Antes da instalação do Superior Tribunal de Justiça (STJ) e o surgimento do Recurso Especial[1], o Supremo Tribunal Federal (STF), por meio do Recurso Extraordinário, concentrava a competência de guardião, não apenas da Constituição, mas de toda a legislação federal.
Em 1988, em razão da enorme quantidade de recursos que chegavam até a Suprema Corte, o constituinte repartiu a competência entre os mencionados recursos, transferindo ao STJ a função de tutelar a autoridade e a unidade das leis federais.
No seu primeiro ano de existência, o STJ recebeu 6.103 processos. Algum tempo depois, em 2007, o número de processos novos foi de 313.000 – apenas naquele ano. Em 25 anos, o Superior Tribunal de Justiça julgou 4.386.299 processos[2].
Estes números já revelavam, nos moldes do que ocorreu no STF em 2004 – com a criação da repercussão geral para os recursos extraordinários –, que o STJ precisaria de um filtro de relevância para os recursos especiais. Não por outra razão, após 10 anos de tramitação, o Congresso Nacional promulgou a Emenda Constitucional n.º 125 de 2022, que acrescentou os parágrafos 2º e 3º ao artigo 105, da Constituição Federal, estabelecendo um filtro para a admissibilidade de recursos especiais baseado na relevância das questões de direito federal infraconstitucional.
Embora ainda exista debate a respeito da necessidade ou não de regulamentação (por meio de lei federal) do filtro instituído pela citada Emenda Constitucional, é certo que, desde já, o assunto provoca polêmica. Afinal, estaria se reduzindo o acesso da população à Justiça?

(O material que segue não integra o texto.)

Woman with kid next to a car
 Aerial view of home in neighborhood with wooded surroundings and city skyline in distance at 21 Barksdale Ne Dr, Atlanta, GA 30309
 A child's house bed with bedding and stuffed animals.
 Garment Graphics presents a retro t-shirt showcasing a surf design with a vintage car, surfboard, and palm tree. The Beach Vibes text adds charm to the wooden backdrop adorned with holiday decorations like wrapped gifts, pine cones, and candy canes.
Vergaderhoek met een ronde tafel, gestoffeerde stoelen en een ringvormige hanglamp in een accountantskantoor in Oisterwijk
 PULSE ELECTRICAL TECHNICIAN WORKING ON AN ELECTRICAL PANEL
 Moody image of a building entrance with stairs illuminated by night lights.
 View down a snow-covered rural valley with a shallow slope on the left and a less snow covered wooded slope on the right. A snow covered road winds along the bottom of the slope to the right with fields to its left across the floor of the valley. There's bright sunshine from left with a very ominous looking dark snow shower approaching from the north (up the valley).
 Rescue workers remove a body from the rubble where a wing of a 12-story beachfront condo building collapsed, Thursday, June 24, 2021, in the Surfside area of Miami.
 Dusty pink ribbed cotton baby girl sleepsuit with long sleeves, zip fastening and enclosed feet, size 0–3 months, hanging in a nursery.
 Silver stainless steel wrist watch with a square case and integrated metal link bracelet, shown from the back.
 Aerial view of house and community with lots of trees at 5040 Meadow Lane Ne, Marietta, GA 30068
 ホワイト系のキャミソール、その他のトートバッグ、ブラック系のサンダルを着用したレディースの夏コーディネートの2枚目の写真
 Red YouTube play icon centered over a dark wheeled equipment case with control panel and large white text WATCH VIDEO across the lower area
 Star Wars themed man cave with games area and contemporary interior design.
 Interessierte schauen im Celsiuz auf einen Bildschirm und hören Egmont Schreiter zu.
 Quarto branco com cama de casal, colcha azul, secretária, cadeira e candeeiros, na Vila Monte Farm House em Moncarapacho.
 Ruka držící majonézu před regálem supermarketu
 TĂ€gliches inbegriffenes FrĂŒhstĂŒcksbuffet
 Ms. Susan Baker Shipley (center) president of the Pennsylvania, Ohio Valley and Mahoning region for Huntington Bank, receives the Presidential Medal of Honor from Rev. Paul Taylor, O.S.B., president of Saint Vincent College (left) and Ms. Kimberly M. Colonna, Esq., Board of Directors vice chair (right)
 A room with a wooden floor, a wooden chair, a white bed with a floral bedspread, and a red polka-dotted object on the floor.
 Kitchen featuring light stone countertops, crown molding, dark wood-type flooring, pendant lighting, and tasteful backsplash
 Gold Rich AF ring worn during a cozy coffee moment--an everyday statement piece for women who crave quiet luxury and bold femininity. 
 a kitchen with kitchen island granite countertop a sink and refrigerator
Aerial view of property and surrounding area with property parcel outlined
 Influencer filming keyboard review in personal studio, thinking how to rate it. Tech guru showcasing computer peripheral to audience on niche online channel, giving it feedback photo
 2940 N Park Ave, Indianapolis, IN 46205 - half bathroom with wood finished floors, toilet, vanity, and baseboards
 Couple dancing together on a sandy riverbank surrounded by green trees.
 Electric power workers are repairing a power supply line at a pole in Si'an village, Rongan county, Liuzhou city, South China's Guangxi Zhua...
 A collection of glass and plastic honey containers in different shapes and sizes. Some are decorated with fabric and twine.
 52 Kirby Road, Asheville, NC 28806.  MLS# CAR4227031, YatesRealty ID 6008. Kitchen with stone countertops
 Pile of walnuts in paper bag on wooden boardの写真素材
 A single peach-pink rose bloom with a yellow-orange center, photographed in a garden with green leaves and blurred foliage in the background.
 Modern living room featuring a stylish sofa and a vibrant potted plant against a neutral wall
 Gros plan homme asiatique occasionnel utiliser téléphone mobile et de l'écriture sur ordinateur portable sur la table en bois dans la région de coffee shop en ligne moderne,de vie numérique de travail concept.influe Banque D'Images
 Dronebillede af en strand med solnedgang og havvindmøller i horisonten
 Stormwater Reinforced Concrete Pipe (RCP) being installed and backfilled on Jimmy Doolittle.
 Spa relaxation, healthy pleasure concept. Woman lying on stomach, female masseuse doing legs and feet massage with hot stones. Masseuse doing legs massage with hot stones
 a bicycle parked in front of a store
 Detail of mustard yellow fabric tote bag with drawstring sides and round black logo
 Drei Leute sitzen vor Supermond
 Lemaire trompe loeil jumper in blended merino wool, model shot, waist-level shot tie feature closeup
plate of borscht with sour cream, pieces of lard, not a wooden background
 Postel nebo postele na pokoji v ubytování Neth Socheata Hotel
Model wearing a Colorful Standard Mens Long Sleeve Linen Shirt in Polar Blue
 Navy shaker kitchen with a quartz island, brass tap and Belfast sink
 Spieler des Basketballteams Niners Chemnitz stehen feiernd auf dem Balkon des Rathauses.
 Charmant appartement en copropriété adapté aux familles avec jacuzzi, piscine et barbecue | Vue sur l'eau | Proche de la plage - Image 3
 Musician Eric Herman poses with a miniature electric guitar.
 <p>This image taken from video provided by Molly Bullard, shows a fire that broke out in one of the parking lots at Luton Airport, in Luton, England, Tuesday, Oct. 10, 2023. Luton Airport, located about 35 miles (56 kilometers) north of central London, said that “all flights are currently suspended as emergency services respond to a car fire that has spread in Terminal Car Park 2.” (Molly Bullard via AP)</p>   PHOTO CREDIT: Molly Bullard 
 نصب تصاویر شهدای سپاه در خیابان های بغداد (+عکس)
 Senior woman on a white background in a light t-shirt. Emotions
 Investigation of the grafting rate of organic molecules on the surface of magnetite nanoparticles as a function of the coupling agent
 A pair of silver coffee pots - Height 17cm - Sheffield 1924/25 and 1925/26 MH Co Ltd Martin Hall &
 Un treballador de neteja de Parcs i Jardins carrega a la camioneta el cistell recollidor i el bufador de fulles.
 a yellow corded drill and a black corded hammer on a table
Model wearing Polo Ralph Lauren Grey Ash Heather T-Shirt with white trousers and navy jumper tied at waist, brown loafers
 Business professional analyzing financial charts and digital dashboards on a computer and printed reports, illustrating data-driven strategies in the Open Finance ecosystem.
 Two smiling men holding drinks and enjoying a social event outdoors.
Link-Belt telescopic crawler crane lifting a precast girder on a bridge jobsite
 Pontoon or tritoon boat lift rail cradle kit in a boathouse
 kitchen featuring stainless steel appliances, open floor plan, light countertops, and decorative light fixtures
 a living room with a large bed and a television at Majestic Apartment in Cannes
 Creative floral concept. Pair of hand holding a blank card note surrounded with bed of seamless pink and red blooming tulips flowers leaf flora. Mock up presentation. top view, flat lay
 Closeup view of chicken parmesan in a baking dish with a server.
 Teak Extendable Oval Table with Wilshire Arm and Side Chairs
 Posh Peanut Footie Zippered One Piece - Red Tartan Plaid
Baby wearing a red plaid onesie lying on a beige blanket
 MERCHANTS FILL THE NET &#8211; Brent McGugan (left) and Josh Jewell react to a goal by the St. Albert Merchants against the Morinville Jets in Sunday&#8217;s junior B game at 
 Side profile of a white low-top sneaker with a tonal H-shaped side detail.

Para grande parte dos advogados processualistas, dos pesquisadores do tema, magistrados e políticos – otimistas com a mudança – o filtro de relevância, na verdade, aproxima o STJ e o recurso especial da sua origem histórica de controle da legalidade dos julgados proferidos nas instâncias inferiores. Nesse sentido, a Corte teria a sua existência fundada na necessidade de correção dos erros judiciários em relação ao próprio direito (afastando o surgimento de um antecedente inadequado) e não a respeito dos fatos, que, em tese, não transcendem seus efeitos para além dos envolvidos naquela causa.
Significa dizer que, em verdade, no Brasil, nunca foi prevista a existência de uma “terceira instância”, e, por isso, o STJ – antes da Emenda Constitucional n.º 125/22 – estaria distante da sua missão constitucional ao atuar como revisor ordinário das decisões judiciais.
Por isso, para os entusiastas da nova legislação, o filtro de relevância dos recursos especiais trabalhará para o aperfeiçoamento da jurisdição, pois, por um lado, poderá reduzir o tempo de tramitação dos processos (limitados, em regra, aos juízes de primeiro grau e aos Tribunais dos Estados) e, por outro, permitirá que a Corte Superior se dedique às questões complexas de grande interesse jurídico e social, assegurando mais estabilidade, previsibilidade e confiabilidade a todo o sistema Judiciário brasileiro.
O que se pode afirmar, com certeza, é que o STJ está se movimentando para, de fato, exigir que os novos recursos especiais, nos moldes da EC n.º 125/22, demonstrem relevância para que possam ser julgados na Corte Superior. Os efeitos sociais e econômicos da medida poderão ser verificados nos próximos anos, quando se poderá mensurar com maior exatidão – pela comparação dos números e a análise da celeridade e da qualidade dos julgados – o impacto da alteração legislativa na realidade cotidiana dos brasileiros.
ANA LÍGIA ALVES FERREIRA FANTINATO
analigia.fantinato@fius.com.br
[1] O Recurso Especial e o próprio Superior Tribunal de Justiça (STJ) foram instituídos pela Constituição Federal de 1988 e o referido Tribunal passou a funcionar em 1989.